Of course, by this time there is no getting out. Cameras are showing hordes of shittards scraping along the corridors on the way to the lab. Every exit is blocked by shuffling schools of shit zombies, putrid poop pods plodding toward the lab. You and Madge ain’t in deep shit yet, but it won’t be long.
You search frantically for anything that will help. Of course there isn’t anything. You and your sister are on your own. For a minute you think about throwing her to the zombies. Maybe it will give you enough time to get away. You look at her and realize she’s thinking about making you the star of the Fecal Follies.

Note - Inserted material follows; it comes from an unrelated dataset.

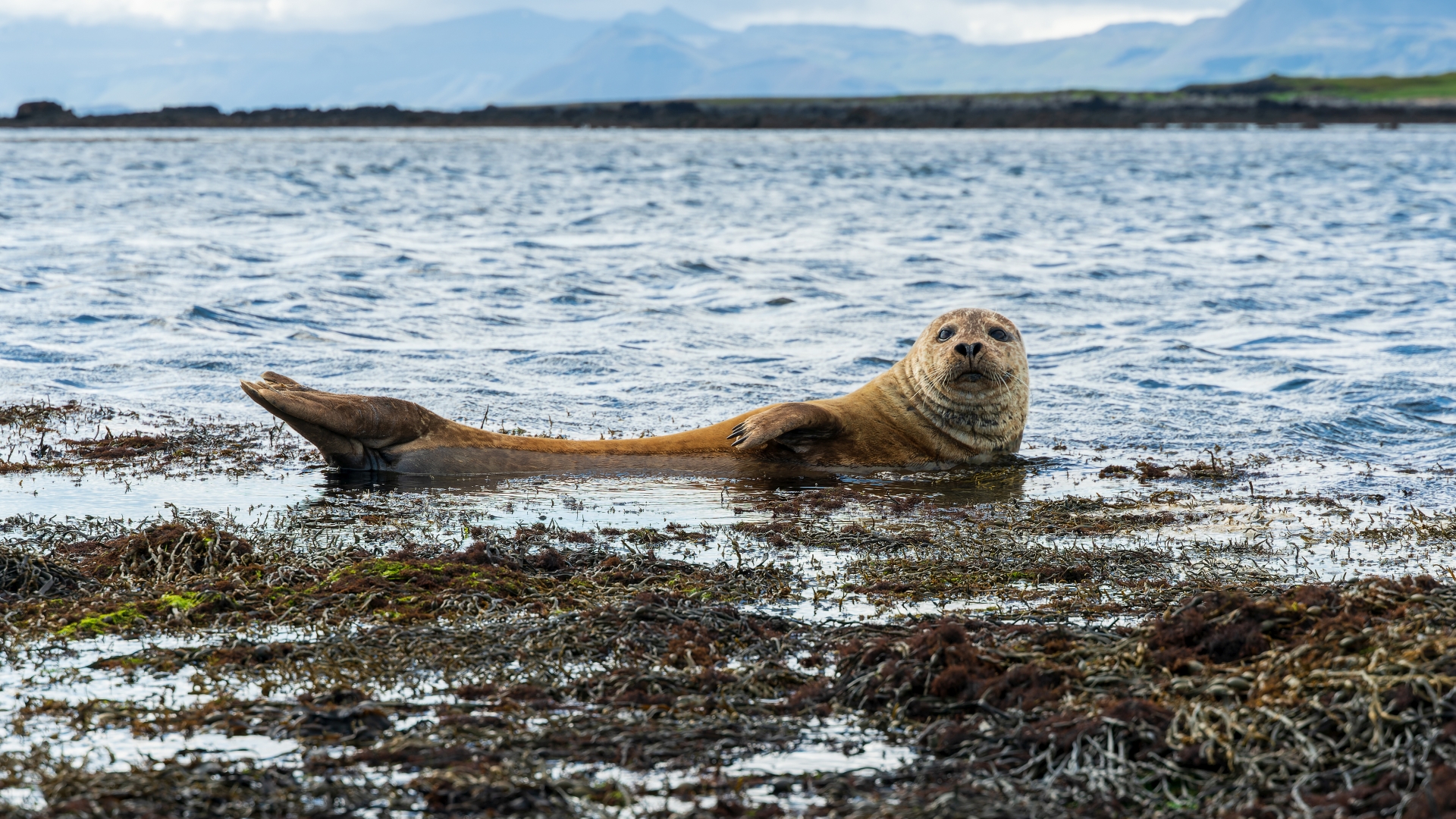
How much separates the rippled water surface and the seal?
1213 mm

“What the hell are we going to do?” You can’t seem to control the panic.
“Just calm down. Let me think.” Madge waves a shush hand at you like your mother did when she wanted quiet. It doesn’t work for Madge either.
“What’s there to think about? We’re dead. They’ll rip these hazmat suits off us like underwear at an orgy.”
“Spray ourselves with the formula,” Madge exclaims. “Even if they get us, we won’t turn to shit. We can fake dying and hold out until they leave.”
You take a gigantic hit from the atomizer, sucking it deep into your lungs as Madge removes her helmet and reaches for the antidote. Just as she’s squeezing the mist into her mouth you feel your lungs ignite. You have time to see Madge’s eyes widen in surprise before your lungs explode and flames engulf her face.